**TASKS:**
(A) In the passage about Templeton, who replaces Ervin Burrell as police commissioner?
(B) Pick up the passage about Templeton after its last sentence and continue it.

**TEXT FOR ANALYSIS:**
Templeton also submits a story about a mother of four who has died of a toxic reaction to blue crabs. He claims the woman's sister is collecting for a fund to pay for the children's education.

When buyouts are announced at the paper, Templeton comments to his colleagues that he hopes they will get rid of some of the "dead wood" in the newsroom. Haynes is perturbed by the perceived insult to his friend, veteran police reporter Roger Twigg, who has accepted a buyout.

When Haynes gets news of a story about Police Commissioner Ervin Burrell's being forced to retire and replaced by Colonel Cedric Daniels, he offers the story to Templeton because of Twigg's impending departure. Templeton is not aware of Daniels, but Twigg recites a quick history of the subjects' careers and expresses an interest, so Haynes gives him the assignment, instead, and asks Templeton to canvass for react quotes to the story.

Templeton is seen not making phone calls and then submits an incredibly worded quote which he attributes to an anonymous source. Haynes is again dubious about the material and asks Templeton for his source. Templeton reluctantly credits the quote to City Council President Nerese Campbell and claims that Twigg is not the only skilled reporter in the newsroom. Haynes accepts the quote for the piece.

Templeton is pleased when he is offered an interview with The Washington Post and takes the day off to attend. When he first arrives he is eager to observe a budget meeting, but during the interview he becomes discouraged when his prose is described as overwrought, and he is unfamiliar with the stories that have most impressed the editors of the Post. They do not offer Templeton a position but do promise to keep his resume on file and ask him to reapply when he has more experience. As he leaves, Templeton's asked if he still wants to observe the budget meeting, but he now shows no interest in the meeting. Templeton returns to Baltimore disheartened.

Haynes asks Templeton to assist Bill Zorzi in catching them up on a missed story about a local corruption charges against State Senator Clay Davis. Templeton is assigned to contact State's Attorney Rupert Bond, and Haynes later praises his hard work in preparing the story in time for the next edition. Templeton admits to Gutierrez that he was unsuccessful in his job interview and reverses his position on The Sun, stating that it is not a bad paper.

Haynes is briefly impressed by Templeton when he hits the streets and writes an excellent profile of a homeless Iraq War veteran who suffers from PTSD incurred when an IED hit his patrol unit in Fallujah, Iraq.

[Saved entries]
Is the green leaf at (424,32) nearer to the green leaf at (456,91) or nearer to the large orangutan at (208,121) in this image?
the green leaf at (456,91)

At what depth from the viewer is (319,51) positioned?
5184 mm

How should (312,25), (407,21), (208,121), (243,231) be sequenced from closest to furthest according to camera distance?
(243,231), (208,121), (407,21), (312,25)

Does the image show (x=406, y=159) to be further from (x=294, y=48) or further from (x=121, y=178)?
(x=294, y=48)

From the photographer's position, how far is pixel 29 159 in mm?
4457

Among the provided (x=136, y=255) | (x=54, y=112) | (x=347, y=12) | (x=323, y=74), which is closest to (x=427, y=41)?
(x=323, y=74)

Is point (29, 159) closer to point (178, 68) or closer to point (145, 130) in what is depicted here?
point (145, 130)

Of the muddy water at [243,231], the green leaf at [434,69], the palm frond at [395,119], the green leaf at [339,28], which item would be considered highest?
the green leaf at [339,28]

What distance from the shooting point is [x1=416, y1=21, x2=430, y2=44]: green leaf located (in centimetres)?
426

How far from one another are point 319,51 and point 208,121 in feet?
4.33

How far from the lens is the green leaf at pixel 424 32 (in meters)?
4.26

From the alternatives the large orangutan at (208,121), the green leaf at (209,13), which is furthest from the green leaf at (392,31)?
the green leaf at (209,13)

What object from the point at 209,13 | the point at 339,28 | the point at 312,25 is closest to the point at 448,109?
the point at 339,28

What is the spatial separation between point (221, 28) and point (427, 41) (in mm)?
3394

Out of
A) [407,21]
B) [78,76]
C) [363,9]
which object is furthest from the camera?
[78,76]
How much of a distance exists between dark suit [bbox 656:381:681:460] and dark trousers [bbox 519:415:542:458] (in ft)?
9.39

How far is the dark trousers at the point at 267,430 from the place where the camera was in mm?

**ANSWERS TO THE PROBLEMS:**
(A) Colonel Cedric Daniels

(B)
Templeton also claims in the same episode to have checked on a fraud case, and Haynes later finds out Templeton's explanation for the story doesn't check out. The vet later comes in and says Templeton lied about his story as well, saying such things as the vet was in a Black Hawk Down-level firefight and saying they had coffee instead of chocolate milk.

Templeton says the vet has changed his story. To fact check it, Haynes goes to the Walter Reed Center in D.C. and talks to a wounded veteran who backs up the interviewed vet, saying he's not a liar.

Templeton continues to fabricate information for the fake serial-killer case which was actually hatched by McNulty to receive stronger government funding for his department. McNulty quickly catches on to Templeton's lies and privately tells him the truth before calling him out on his purposeless lies. In the end Haynes and Gutierrez both receive demotions for questioning Templeton's work and McNulty is forced to resign from police work, while Templeton wins a Pulitzer Prize for his "reporting" on the homeless in Baltimore.

==Origins==
Critics have stated that Templeton is based on reporter Jim Haner. In January 2000, Haner wrote a story which the Sun retracted several days later due to inaccuracies. Show creator and writer David Simon, a former Sun reporter, stated that he believed that Haner invented quotes and events without punishment from his editors. Haner's work was supported by past editors, including William Marimow.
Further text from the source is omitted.